Words and Pictures

Data is one of those things that tends to get hidden behind black boxes. Before data becomes accessible, somebody must jump through the hoops to either access the data, or make access intuitive for the rest of us. There’s been no shortage of tools over the years to do things like hiding the SQL, or making non-SQL data sources look like SQL, and so on. Data transformation and integration used to be an exceptionally thorny problem until, just over a decade ago, the emergence of data warehousing demanded a better solution, and Informatica invented it.

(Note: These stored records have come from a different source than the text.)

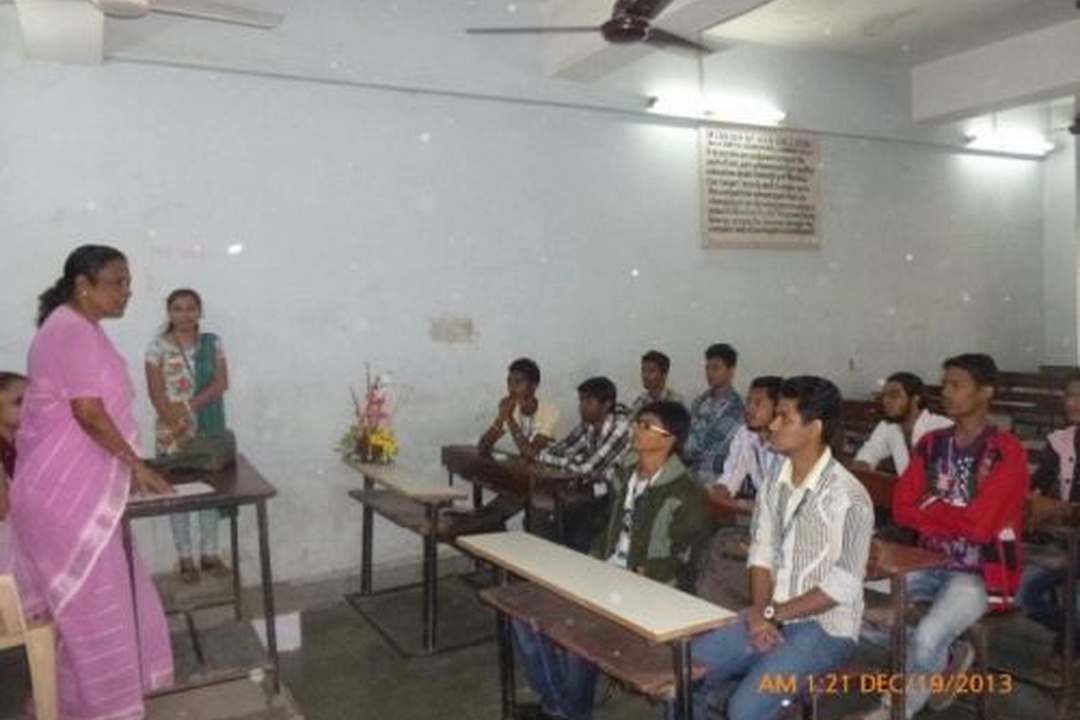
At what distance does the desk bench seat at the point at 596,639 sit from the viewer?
7.83ft

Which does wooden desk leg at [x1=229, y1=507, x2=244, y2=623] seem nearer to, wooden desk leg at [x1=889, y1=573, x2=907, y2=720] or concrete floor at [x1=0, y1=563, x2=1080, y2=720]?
concrete floor at [x1=0, y1=563, x2=1080, y2=720]

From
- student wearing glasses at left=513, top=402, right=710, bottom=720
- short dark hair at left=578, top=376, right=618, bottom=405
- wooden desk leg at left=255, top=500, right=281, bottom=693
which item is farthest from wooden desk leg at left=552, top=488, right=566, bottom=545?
wooden desk leg at left=255, top=500, right=281, bottom=693

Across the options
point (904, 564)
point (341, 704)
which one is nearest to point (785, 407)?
point (904, 564)

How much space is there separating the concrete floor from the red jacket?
75 centimetres

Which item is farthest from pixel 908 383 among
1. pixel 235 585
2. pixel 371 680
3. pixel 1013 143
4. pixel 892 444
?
pixel 1013 143

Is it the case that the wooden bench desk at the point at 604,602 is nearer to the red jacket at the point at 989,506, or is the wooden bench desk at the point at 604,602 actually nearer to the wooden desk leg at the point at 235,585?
the red jacket at the point at 989,506

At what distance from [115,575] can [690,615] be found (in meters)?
2.00

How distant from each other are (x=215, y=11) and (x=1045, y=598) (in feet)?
13.8

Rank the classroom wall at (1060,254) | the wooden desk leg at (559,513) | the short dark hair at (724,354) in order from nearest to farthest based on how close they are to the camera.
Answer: the wooden desk leg at (559,513)
the short dark hair at (724,354)
the classroom wall at (1060,254)

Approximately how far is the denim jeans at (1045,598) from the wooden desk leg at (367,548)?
10.5 ft

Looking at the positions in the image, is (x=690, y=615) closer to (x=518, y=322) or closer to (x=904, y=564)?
(x=904, y=564)

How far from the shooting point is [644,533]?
10.2 ft

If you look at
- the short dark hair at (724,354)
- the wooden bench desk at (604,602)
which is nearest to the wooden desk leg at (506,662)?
the wooden bench desk at (604,602)

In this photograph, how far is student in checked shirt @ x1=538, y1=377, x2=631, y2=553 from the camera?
4.62 metres
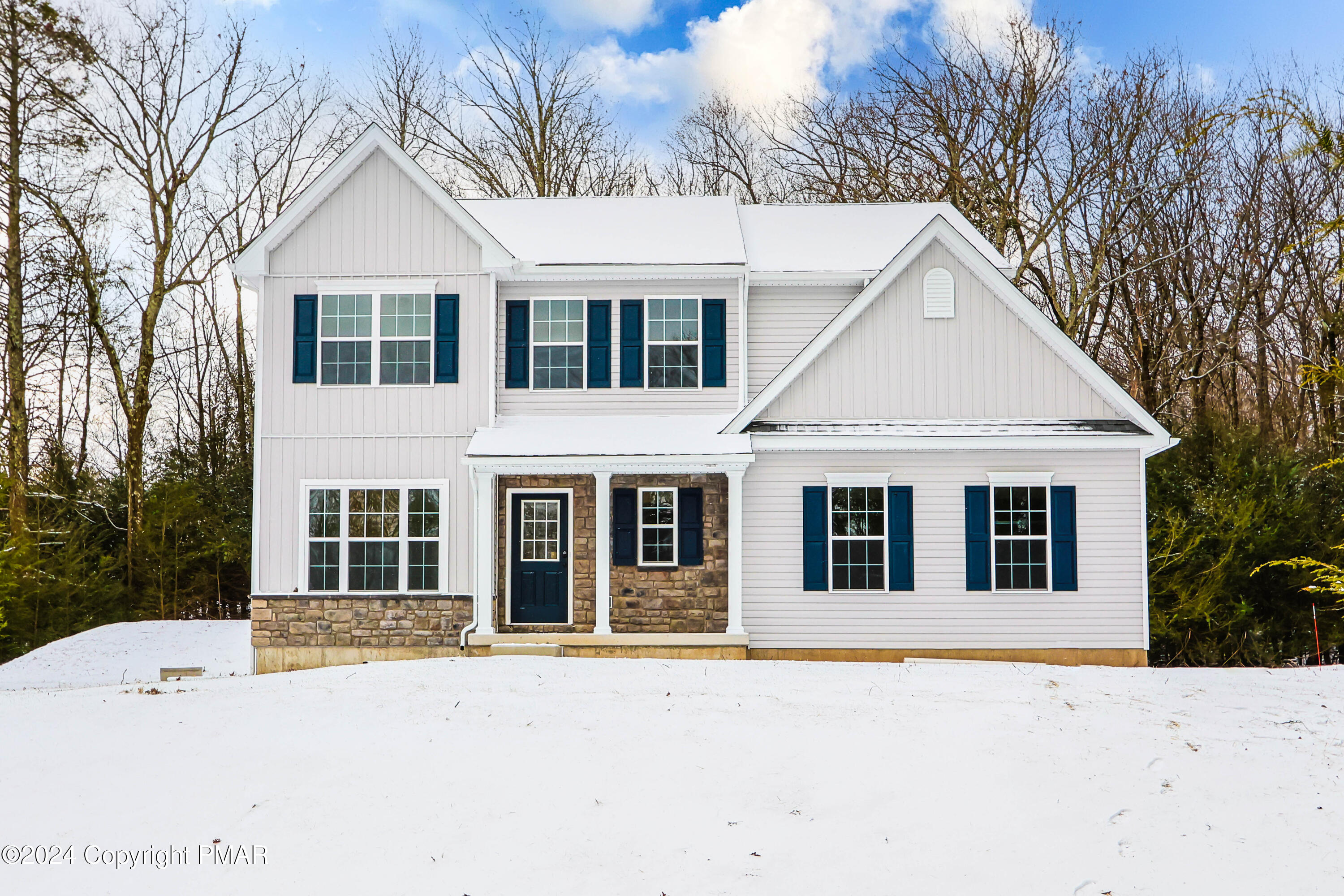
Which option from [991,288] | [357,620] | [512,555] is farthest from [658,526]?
[991,288]

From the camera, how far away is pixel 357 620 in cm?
1262

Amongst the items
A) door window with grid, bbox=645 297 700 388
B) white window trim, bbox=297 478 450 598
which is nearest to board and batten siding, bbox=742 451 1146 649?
door window with grid, bbox=645 297 700 388

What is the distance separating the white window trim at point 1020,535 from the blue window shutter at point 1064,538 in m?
0.02

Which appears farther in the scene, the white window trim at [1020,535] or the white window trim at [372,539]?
the white window trim at [372,539]

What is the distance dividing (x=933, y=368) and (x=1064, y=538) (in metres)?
2.73

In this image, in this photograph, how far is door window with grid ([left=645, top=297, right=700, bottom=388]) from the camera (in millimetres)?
13328

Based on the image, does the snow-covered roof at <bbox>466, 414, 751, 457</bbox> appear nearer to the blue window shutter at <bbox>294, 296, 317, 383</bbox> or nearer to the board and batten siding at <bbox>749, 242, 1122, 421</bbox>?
the board and batten siding at <bbox>749, 242, 1122, 421</bbox>

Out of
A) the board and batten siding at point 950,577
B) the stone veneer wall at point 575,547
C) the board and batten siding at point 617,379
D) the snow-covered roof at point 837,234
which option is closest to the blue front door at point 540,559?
the stone veneer wall at point 575,547

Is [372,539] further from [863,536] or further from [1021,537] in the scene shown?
[1021,537]

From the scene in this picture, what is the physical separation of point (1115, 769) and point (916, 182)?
18.9m

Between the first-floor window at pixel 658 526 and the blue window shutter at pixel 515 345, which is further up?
the blue window shutter at pixel 515 345

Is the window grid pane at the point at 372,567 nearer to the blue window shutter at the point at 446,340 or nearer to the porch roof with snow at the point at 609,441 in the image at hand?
the porch roof with snow at the point at 609,441

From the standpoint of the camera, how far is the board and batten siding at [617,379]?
1327cm

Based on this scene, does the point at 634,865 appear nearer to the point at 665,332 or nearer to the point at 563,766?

Informatica’s innovation was borrowing visual development techniques from 4GL RAD tools and backing it with a metadata engine to make data transformations visual and reusable. For his latest act, Informatica founder Gaurav Dhillon has returned to his roots, pushing ETL into the Web 2.0p world. His new venture, SnapLogic, exploits emergence of RESTful web services, a.k.a., Web-Oriented Architecture (WOA), which represents data, not as columns or rows in a relational table, but as web links that are searchable by Google. It combines that with a Microsoft Excel-like front end recognizable to power users, rather than the 4GL metaphors used by developers, and places the technology atop a commodity open source Apache Tomcat Java server. Using these technologies, you can connect to a growing array of data services, such as those provided by commercial providers like StrikeIron, or those that are already in the public or open source domain.

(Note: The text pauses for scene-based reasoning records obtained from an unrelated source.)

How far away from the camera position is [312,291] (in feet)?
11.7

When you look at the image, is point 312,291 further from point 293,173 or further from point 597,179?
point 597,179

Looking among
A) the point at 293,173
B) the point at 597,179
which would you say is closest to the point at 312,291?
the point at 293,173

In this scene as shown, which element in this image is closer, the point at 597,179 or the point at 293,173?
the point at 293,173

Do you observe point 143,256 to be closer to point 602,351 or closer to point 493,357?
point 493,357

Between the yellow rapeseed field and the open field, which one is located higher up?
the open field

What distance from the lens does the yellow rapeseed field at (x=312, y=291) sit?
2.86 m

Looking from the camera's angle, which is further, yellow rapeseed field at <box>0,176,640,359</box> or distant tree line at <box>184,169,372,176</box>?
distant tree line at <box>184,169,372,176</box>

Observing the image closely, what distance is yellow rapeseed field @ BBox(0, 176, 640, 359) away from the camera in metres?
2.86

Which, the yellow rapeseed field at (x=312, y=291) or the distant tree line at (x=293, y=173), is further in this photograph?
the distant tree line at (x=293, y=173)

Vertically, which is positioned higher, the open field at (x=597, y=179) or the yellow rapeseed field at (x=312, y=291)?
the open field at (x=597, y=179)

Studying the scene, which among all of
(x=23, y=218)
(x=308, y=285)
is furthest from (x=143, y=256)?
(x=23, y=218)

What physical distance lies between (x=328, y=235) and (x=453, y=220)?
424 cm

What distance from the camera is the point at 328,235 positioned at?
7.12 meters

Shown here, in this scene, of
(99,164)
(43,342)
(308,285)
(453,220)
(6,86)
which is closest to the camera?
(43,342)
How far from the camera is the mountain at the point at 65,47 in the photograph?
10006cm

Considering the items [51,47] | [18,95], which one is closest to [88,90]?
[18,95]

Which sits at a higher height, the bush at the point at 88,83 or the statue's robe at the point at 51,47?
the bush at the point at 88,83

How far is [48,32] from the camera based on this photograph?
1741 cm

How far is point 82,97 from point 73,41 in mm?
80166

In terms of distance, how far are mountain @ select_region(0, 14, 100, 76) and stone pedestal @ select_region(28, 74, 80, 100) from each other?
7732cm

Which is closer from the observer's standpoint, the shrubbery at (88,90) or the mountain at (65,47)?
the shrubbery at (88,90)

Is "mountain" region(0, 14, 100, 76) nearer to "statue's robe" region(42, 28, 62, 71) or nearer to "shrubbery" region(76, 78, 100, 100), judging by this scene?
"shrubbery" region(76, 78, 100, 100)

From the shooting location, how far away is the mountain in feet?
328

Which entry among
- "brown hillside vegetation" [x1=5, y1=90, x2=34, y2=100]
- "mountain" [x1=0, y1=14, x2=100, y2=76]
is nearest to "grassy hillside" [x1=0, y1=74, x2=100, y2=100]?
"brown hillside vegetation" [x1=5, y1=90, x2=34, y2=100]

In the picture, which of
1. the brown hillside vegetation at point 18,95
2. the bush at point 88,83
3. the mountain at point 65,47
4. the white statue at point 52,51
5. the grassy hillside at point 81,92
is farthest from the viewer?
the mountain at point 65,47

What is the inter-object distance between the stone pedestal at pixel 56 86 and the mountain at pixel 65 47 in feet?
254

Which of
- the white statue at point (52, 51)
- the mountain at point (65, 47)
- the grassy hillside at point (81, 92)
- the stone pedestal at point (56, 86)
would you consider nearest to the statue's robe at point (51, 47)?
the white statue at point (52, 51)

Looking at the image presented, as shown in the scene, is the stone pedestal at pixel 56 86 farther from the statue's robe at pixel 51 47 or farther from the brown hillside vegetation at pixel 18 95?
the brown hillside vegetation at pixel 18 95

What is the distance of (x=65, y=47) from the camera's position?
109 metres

SnapLogic’s latest deals reveal its goals to make ETL available to SMB that previously judged the technology too expensive and complex. It has inked deals with SugarCRM to provide a high level front end that hides the complexity of its web services, and it has signed a deal to host its ETL services in Amazon’s EC2 compute cloud. The goal is to make the process as low-touch as possible.

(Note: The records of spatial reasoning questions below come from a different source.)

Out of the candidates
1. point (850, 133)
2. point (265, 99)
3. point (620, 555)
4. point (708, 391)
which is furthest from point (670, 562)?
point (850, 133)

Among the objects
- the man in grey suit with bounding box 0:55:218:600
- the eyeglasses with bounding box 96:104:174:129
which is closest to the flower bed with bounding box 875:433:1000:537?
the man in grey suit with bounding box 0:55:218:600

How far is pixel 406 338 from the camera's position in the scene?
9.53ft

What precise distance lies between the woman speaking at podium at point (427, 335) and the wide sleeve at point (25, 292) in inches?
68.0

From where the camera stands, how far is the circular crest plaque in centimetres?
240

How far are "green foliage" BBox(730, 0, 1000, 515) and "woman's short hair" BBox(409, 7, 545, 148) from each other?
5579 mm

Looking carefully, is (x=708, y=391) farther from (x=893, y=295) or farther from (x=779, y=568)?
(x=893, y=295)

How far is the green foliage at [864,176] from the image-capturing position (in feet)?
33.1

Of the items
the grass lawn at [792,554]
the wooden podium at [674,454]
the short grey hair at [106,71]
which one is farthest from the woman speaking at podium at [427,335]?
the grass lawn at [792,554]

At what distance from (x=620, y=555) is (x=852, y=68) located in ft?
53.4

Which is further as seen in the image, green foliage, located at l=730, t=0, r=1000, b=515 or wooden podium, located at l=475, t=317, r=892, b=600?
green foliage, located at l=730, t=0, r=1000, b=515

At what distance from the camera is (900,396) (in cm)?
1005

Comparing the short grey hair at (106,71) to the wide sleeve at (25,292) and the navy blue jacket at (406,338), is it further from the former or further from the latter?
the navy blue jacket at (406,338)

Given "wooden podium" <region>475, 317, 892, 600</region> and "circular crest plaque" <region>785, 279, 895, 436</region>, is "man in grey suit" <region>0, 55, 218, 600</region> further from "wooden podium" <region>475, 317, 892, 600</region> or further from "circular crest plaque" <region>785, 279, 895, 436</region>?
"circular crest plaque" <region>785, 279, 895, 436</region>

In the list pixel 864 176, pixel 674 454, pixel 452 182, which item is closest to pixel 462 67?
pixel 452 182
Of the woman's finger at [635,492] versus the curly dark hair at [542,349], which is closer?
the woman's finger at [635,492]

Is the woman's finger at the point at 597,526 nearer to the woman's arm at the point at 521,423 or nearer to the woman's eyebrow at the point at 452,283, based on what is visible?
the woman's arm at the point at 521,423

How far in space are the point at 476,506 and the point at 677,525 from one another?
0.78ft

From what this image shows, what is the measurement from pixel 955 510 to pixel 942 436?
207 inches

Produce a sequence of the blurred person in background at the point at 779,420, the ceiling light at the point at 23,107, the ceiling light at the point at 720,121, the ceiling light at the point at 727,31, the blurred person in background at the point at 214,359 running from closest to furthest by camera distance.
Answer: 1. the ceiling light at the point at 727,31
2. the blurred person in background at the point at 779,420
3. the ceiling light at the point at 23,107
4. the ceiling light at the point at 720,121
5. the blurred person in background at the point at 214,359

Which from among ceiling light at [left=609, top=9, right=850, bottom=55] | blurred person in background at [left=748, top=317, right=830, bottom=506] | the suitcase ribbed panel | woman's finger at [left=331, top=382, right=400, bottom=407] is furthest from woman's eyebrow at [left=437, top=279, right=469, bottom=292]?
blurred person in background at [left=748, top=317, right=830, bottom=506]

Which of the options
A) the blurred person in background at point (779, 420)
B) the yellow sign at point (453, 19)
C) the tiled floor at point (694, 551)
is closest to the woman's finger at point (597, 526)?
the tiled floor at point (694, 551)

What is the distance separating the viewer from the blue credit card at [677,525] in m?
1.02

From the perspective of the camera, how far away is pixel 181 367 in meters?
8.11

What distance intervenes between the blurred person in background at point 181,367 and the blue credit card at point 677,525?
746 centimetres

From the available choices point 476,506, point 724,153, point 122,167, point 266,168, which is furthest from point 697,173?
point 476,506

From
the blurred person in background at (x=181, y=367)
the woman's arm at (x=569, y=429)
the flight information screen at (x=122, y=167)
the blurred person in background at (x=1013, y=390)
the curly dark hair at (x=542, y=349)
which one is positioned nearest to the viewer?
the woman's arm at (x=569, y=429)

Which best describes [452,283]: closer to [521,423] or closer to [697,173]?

Significantly, none of what SnapLogic is doing is totally new; providers like CastIron commoditize in an appliance the most popular data transformations that Informatica and others already perform; while Salesforce simplifies access to its web services with features such as Microsoft Outlook plug-ins. The difference is SnapLogic’s go-to-m,arket strategy and its leveraging of REST and open source, which makes the technology more platform-independent and more affordable than even Salesforce’s low prices (compared to Siebel et al).

It’s an auspicious start, but there’s no free lunch. RESTful services are certainly less complex and lighter weight than web services, as you don’t have complex headers and a bewildering array of standards to contend with. REST is simply about data access, retrieval, and updating – which is its greatest strength and weakness. If all you weant is data services, REST does the job far more efficiently than SOAP calls to WSDL services. However, REST is not extensible like web services, meaning you cannot make any of the safeguards, like authentication, authorization, or access intrinsic. In a risk-averse, increasingly compliance driven business world, where leaks of consumer credit card numbers have grown all too routine, you need to incorporate safeguards. Add the dangers of the unprotected cloud, as Computerworld’s Ephraim Schwartz reported in detail.

The good news is that the problem is so general and widespread as to lend itself to the same kind of open source commoditization that could spawn a new generation of partners with which the SnapLogics of the world could round out their vision.